◆ Selection ◆
* Begin *

The book "Permanent Record" by Edward Snowden is displayed on a shelf at Books Inc. on Sept. 17 in San Francisco. (Justin Sullivan/Getty Images)

The government is entitled to any money former National Security Agency leaker Edward Snowden makes from his memoir and paid speeches because he disclosed classified information without approval, a federal judge ruled Tuesday.

Snowden has been charged with espionage since 2013, when he exposed top-secret surveillance documents in what may have been the biggest security breach in U.S. history.

The former contractor sees himself as a whistleblower compelled to reveal sweeping surveillance programs hidden from the American people. But through two administrations, the government has viewed him as a traitor who escaped justice by fleeing to Russia.

Unable to put him on trial, the Justice Department this year moved to cut off his profits from the book he published, “Permanent Record,” as well as from paid speeches.

In a brief opinion in federal court in Alexandria, Judge Liam O’Grady ruled in the government’s favor. “The contractual language of the Secrecy Agreements is unambiguous,” he wrote. “Snowden accepted employment and benefits conditioned upon prepublication review obligations.”

Snowden’s attorneys said they disagree with the court’s decision and will review their options.

“It’s farfetched to believe that the government would have reviewed Mr. Snowden’s book or anything else he submitted in good faith. For that reason, Mr. Snowden preferred to risk his future royalties than to subject his experiences to improper government censorship,” Brett Max Kaufman, a staff attorney with the ACLU’s Center for Democracy and member of Snowden’s legal team, said in a statement Tuesday.

Nothing in the book was sent for approval to the CIA or National Security Agency as required under the secrecy agreements Snowden signed as a contractor. Snowden acknowledged breaking the rules in a “Daily Show” interview, saying he didn’t want to “let the CIA edit [my] life story.”

But he argued through attorneys that nothing in his public talks revealed new information, and that it would have been “futile” to submit his manuscript for approval because the government would never have reviewed it “in a good faith and timely fashion.”

* End *

(Data entries)
* Begin *

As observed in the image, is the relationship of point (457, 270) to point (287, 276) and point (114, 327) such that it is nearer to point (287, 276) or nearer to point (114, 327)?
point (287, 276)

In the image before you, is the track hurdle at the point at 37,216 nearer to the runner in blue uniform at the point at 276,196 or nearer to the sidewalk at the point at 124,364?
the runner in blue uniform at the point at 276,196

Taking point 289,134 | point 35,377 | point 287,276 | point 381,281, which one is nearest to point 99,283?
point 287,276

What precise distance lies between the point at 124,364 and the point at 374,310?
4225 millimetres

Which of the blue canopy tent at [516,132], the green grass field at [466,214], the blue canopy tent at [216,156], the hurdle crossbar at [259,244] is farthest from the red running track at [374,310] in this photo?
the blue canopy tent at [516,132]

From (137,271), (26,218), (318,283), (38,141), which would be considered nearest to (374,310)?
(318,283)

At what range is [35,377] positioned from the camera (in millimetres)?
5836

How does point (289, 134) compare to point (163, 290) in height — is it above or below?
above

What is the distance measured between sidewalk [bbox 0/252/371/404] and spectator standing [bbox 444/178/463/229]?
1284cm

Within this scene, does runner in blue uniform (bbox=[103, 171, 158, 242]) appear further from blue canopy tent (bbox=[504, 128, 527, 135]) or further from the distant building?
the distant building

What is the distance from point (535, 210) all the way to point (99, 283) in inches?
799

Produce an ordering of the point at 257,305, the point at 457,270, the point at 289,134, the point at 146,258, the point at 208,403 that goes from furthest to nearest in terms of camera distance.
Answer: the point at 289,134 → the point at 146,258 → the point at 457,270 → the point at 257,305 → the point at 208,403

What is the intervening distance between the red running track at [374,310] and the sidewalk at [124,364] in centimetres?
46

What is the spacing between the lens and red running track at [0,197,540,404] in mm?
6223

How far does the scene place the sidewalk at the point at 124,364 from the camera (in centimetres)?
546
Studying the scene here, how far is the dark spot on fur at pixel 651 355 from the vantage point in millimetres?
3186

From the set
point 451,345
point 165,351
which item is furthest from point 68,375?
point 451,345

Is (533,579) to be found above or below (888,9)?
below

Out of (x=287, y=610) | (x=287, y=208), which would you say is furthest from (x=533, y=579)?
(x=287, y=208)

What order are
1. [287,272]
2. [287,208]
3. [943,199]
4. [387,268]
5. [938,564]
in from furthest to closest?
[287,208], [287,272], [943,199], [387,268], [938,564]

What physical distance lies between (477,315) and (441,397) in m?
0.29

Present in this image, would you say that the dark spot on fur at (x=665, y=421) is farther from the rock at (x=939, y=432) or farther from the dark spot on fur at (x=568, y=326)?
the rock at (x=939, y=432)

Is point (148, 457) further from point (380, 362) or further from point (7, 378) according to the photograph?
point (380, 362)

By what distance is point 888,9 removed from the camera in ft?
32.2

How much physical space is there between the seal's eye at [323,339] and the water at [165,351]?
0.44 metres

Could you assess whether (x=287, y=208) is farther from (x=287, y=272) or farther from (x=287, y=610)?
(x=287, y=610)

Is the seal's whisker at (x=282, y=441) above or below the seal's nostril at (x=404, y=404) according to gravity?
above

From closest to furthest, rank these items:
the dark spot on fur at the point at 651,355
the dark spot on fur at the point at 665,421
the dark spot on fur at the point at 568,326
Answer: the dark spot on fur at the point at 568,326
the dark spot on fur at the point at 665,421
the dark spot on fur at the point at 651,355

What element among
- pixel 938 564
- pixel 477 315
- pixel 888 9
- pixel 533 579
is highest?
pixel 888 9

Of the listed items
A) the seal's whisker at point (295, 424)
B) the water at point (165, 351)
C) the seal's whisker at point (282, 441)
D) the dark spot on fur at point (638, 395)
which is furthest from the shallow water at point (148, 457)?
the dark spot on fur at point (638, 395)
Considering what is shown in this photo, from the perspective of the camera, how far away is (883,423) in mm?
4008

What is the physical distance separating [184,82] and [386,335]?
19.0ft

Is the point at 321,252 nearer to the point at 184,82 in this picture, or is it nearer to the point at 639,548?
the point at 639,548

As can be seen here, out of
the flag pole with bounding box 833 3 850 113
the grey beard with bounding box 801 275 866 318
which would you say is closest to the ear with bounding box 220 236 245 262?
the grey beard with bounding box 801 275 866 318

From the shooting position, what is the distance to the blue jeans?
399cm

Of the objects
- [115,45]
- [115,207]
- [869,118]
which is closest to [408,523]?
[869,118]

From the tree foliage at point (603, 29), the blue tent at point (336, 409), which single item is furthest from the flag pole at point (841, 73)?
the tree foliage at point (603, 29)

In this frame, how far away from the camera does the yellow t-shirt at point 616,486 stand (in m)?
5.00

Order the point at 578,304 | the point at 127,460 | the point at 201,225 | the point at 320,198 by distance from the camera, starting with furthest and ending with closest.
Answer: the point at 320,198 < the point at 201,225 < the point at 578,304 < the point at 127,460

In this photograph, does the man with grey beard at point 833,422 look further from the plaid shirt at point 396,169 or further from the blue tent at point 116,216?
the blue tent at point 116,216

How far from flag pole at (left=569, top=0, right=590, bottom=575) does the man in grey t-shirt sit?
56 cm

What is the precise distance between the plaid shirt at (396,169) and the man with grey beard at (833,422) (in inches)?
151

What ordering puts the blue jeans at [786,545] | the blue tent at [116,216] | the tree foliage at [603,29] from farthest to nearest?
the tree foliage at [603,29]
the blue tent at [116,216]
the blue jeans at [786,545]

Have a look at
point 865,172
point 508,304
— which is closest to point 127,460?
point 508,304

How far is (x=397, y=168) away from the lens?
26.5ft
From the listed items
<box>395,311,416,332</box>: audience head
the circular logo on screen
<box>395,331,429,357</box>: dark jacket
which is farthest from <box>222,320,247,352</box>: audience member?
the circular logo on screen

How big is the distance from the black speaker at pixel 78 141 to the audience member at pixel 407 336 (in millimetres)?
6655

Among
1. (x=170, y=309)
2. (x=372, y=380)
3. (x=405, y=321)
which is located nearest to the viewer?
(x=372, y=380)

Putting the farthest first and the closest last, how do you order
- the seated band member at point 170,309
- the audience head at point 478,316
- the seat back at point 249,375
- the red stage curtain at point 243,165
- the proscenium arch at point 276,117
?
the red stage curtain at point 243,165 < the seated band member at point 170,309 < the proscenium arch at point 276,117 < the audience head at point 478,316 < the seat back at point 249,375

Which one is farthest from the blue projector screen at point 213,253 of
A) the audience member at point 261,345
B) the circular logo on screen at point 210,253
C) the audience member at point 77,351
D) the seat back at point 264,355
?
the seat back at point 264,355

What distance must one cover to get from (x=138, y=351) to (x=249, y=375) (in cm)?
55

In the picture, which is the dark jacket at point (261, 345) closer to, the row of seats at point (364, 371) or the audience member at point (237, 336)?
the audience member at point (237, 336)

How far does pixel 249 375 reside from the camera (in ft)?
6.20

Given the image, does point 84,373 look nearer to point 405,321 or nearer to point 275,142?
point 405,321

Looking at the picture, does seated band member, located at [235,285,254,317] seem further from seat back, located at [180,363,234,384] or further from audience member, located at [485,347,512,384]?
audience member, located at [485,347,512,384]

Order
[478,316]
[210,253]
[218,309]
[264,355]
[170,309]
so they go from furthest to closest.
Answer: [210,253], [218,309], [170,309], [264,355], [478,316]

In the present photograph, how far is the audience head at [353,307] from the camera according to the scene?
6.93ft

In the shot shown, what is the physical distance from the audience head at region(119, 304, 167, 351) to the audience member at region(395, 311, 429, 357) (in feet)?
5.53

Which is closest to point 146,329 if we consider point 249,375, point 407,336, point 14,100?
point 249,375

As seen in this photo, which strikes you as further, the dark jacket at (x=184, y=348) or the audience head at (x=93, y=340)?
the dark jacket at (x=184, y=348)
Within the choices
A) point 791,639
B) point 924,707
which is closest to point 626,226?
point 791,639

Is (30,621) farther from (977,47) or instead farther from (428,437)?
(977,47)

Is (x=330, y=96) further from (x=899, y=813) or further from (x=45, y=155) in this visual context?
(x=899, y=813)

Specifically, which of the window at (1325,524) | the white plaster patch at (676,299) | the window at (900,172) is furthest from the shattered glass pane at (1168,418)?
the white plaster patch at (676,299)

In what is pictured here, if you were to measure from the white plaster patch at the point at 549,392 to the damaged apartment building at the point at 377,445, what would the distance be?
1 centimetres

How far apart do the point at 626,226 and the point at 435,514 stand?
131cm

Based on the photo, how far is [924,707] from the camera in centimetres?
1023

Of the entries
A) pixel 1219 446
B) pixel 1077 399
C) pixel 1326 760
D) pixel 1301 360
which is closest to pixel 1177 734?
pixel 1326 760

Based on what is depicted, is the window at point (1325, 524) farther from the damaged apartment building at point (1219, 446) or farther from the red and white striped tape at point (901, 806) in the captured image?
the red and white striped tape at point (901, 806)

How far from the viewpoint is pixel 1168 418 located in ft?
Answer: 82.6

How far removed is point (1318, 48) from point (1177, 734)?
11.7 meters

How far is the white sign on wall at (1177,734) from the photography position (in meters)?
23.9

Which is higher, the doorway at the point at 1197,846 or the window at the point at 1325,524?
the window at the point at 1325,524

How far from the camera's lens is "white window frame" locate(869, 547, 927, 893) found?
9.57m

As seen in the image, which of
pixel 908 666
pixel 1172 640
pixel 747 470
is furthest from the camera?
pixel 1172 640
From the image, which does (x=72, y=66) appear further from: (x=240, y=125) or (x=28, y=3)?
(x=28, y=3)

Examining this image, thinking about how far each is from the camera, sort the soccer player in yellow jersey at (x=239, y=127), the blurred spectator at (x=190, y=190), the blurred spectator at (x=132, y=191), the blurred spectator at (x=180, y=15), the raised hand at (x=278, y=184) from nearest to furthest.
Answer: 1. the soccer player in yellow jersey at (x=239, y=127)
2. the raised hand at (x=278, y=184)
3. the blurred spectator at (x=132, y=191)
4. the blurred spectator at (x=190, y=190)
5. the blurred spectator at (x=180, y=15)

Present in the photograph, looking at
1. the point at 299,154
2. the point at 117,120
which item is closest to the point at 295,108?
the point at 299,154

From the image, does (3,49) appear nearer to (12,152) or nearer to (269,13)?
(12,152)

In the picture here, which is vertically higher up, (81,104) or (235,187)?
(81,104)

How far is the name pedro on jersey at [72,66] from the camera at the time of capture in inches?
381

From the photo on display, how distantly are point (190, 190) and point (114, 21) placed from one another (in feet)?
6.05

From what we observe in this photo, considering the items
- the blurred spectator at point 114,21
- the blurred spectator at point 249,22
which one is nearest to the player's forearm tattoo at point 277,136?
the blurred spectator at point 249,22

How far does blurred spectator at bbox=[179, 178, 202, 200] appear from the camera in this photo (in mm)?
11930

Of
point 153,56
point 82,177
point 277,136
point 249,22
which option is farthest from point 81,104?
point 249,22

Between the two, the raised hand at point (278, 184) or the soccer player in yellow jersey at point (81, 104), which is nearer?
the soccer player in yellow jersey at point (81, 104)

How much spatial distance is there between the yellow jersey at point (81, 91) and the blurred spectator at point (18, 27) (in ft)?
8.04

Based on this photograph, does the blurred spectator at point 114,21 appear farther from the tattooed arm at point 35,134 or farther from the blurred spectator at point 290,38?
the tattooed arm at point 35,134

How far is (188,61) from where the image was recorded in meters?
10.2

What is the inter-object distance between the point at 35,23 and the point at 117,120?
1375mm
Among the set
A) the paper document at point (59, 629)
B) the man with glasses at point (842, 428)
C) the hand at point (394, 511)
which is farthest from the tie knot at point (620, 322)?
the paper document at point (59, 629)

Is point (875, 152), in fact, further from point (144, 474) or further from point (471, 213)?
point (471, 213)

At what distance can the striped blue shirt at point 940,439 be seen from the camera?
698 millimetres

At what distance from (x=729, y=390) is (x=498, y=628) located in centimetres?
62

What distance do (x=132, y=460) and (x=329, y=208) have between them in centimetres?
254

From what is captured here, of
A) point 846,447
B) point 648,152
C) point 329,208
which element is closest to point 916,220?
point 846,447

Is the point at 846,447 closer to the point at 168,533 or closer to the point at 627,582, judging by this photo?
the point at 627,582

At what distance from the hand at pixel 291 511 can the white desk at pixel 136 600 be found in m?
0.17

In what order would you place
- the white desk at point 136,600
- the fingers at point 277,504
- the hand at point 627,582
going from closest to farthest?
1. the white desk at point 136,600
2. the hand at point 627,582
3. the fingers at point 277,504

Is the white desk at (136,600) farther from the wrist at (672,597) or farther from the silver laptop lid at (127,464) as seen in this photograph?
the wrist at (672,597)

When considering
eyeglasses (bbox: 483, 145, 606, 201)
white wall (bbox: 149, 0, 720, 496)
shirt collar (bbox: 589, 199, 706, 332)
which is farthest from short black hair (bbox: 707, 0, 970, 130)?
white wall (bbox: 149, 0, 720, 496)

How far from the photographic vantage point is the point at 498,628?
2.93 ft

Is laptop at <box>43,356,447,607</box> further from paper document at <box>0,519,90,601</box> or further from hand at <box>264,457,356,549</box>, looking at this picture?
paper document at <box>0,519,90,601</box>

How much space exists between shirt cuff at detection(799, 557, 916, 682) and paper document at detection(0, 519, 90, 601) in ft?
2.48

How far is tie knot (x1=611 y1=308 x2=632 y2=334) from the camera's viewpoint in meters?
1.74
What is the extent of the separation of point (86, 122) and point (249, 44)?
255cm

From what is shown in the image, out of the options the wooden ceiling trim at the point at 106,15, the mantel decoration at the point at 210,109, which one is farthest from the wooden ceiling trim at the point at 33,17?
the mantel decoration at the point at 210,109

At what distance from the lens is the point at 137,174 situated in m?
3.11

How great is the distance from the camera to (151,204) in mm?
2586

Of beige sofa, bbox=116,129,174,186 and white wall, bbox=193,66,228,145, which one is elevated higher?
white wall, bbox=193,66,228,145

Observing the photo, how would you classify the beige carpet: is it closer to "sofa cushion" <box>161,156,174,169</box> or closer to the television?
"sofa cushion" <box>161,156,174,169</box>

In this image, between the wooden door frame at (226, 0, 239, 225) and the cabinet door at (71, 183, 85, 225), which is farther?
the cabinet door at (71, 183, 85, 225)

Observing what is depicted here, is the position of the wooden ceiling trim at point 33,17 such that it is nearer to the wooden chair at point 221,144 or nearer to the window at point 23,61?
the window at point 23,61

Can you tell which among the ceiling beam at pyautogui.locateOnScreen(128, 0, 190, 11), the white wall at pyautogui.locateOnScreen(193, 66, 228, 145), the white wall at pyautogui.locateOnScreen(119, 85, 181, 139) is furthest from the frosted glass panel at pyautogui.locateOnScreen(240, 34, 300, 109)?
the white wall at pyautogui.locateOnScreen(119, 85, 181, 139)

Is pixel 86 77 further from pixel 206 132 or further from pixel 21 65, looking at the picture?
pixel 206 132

* End *

◆ Task prompt ◆
Repeat the Snowden memoir article above word for word, from its first sentence to its last.

◆ Solution for this task ◆
The book "Permanent Record" by Edward Snowden is displayed on a shelf at Books Inc. on Sept. 17 in San Francisco. (Justin Sullivan/Getty Images)

The government is entitled to any money former National Security Agency leaker Edward Snowden makes from his memoir and paid speeches because he disclosed classified information without approval, a federal judge ruled Tuesday.

Snowden has been charged with espionage since 2013, when he exposed top-secret surveillance documents in what may have been the biggest security breach in U.S. history.

The former contractor sees himself as a whistleblower compelled to reveal sweeping surveillance programs hidden from the American people. But through two administrations, the government has viewed him as a traitor who escaped justice by fleeing to Russia.

Unable to put him on trial, the Justice Department this year moved to cut off his profits from the book he published, “Permanent Record,” as well as from paid speeches.

In a brief opinion in federal court in Alexandria, Judge Liam O’Grady ruled in the government’s favor. “The contractual language of the Secrecy Agreements is unambiguous,” he wrote. “Snowden accepted employment and benefits conditioned upon prepublication review obligations.”

Snowden’s attorneys said they disagree with the court’s decision and will review their options.

“It’s farfetched to believe that the government would have reviewed Mr. Snowden’s book or anything else he submitted in good faith. For that reason, Mr. Snowden preferred to risk his future royalties than to subject his experiences to improper government censorship,” Brett Max Kaufman, a staff attorney with the ACLU’s Center for Democracy and member of Snowden’s legal team, said in a statement Tuesday.

Nothing in the book was sent for approval to the CIA or National Security Agency as required under the secrecy agreements Snowden signed as a contractor. Snowden acknowledged breaking the rules in a “Daily Show” interview, saying he didn’t want to “let the CIA edit [my] life story.”

But he argued through attorneys that nothing in his public talks revealed new information, and that it would have been “futile” to submit his manuscript for approval because the government would never have reviewed it “in a good faith and timely fashion.”